Road to nowhere: the global refugee crisis
Several countries have agreed to accept a larger number of refugees but many have rejected them as well. Photograph: (Others)
The line-ups in the dispensary were snaking through the camp. Kids were screaming and playing in the dirt. Some queued up outside the tents to collect food supplies; others stood in a file to get water. These people had gathered there to get basic amenities because they had no way to buy them or earn them. There were millions who had been displaced by the fighting in Afghanistan. We stood there looking at the size of this calamity and wondered how this would ever get resolved. This was at the Jalozai camp near Peshawar in Pakistan in 2002.
Almost a decade later, I went back to another camp near Jalozai. By then, Jalozai had shut down. This camp mostly had internally displaced people from Waziristan, living under plastic sheets in what they called their homes. Some of them who were more entrepreneurial had moved out. Some found jobs and some had set-up businesses starting afresh in their new country.
Unimaginable size of refugees
Over the past decades, the number of refugees has grown acutely. Every minute, 24 people are displaced in this world. Somebody loses one's home, community and way of life. Official figures tell that 98,400 among the displaced population are unaccompanied or are children who have been separated from their families.
Leaving behind one’s home and security are traumatic enough but not having a friend, parent or a relative in the journey to unknown places is scary. The challenge for the children is even more as many get sexually abused. They are scarred for the rest of their lives.
In 2015, one in every 113 people were displaced globally from their homes because of conflict and persecution. Three countries — Syria, Afghanistan and Somalia — produce half of the world’s refugees. The most startling fact is that about 86 per cent of the world’s refugees live in developing countries. In the developing world, where the majority of its own citizens don’t have access to basic amenities like clean drinking water, houses and jobs, we can imagine what the living conditions of the refugees would be.
Psychological impact of being a refugee
The relationship between the governed and the government is a fascinating one. Whether democracy or dictatorship, the governed put trust in their government. They believe that this trust would give them security and opportunity to lead a normal life with their own people. Being labeled a migrant or a refugee puts one's statehood and identity always in question. There are more than 30,000 Rohingya Muslim refugees in one of the refugee camps in Delhi. While talking to them, one realises that they are always questioning their identity. They feel that they belong nowhere. On the one hand, they are being persecuted in their homeland. On the other hand in their host country, they don’t feel a sense of belonging.
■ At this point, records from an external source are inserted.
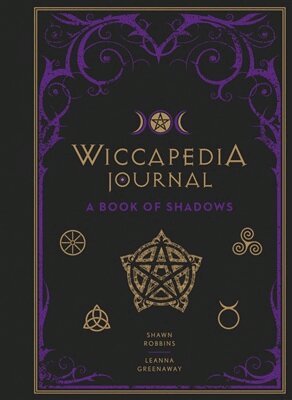 Leanna Greenaway, Shawn Robbins - Wiccapedia Journal, Inbunden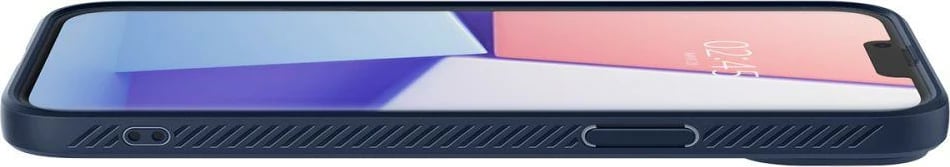 Mbështjellës Spigen Liquid Air për iPhone 14 Plus, Blu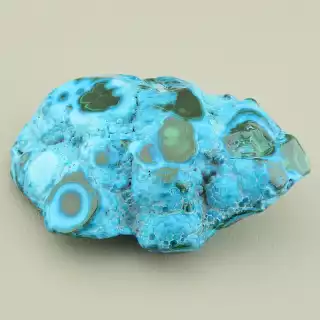 Зразок Хризоколла 85x65мм.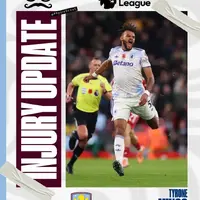Tyrone Mings suffers right hamstring blow vs Liverpool as rivals predict lengthy layoff for Aston Villa photo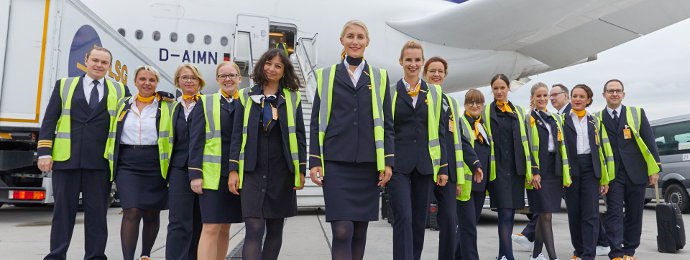 Nach einer Einigung mit den Piloten kann die Lufthansa sich auf Ruhe bis mindestens zum nächsten Sommer einstellen - Newsbeitrag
Someone who becomes a refugee doesn’t want to stay in that condition; they are always vulnerable in a foreign land. Cultural integration in the host country is not easy. Even if they stay in their host countries for generations and finally manage to carve out a new life in the new land, there is always the fear of repatriation. After the 1980 war between the Soviet Union and Afghanistan, several Afghans came to Pakistan as refugees. Over the years, they built their life, home and community in Pakistan. But, now the government of Pakistan is repatriating them. They have been given a deadline till the end of this year to return. Even if some want to stay back, they can’t as they suffer harassment at the hands of Pakistani Police.
The refugees have to go through deep psychological distress. They are at risk of developing mental health problems due to their traumatic experiences. They are uprooted from their habitat and face adjustment difficulties in the new country, such as language, occupational problems, and cultural conflict. Uprooting creates culture shock resulting in psychological and mental stress, thus impacting an individual well-being.
However, studies have shown that much of the depression and anxiety of refugees can be alleviated if they can keep family ties somewhat intact and can develop social networks with others from their culture. The stress does not end with the current refugees. It passes onto the children as well, even if they are born into the new environment. Every boy and girl have aspirations and expectations. However, the conditions in refugee camps are so dismal that there is hardly any scope for receiving education, which aggravates the psychological distress in children.
It’s a permanent crisis
Several countries have agreed to accept a larger number of refugees but many have rejected them as well. Thirty-one US states have rejected the idea of accepting refugees. But we have to continuously remind ourselves that we shouldn’t be creating conditions that will push more people out of their homes and countries. Instead, there should be a concerted effort to end the turmoil. Meanwhile, let’s make these populations feel at home.
Sometimes, circumstances are such that people are relieved to leave their native places and move to new ones. Muthi camp that I visited in Jammu of Kashmiri in 2007-2008, people were relieved to escape from Kashmir where their women were being gang raped by their Muslims neighbours right in front of their eyes. Traumatised by such events, they preferred to leave and never return. They have established new homes around the world. So sometimes there may not be a choice but to leave and become a refugee or just create a new home in some place else. The idea should be to help create the circumstance for populations to find safe havens.
We often come across the term ‘conflict management’ in writings and articles. Lately, it seems that the word is almost being over-used. Conflicts can be managed for decades but they don’t end the war. What is needed is conflict resolution. We need to resolve and end the conflicts so that people are no longer displaced.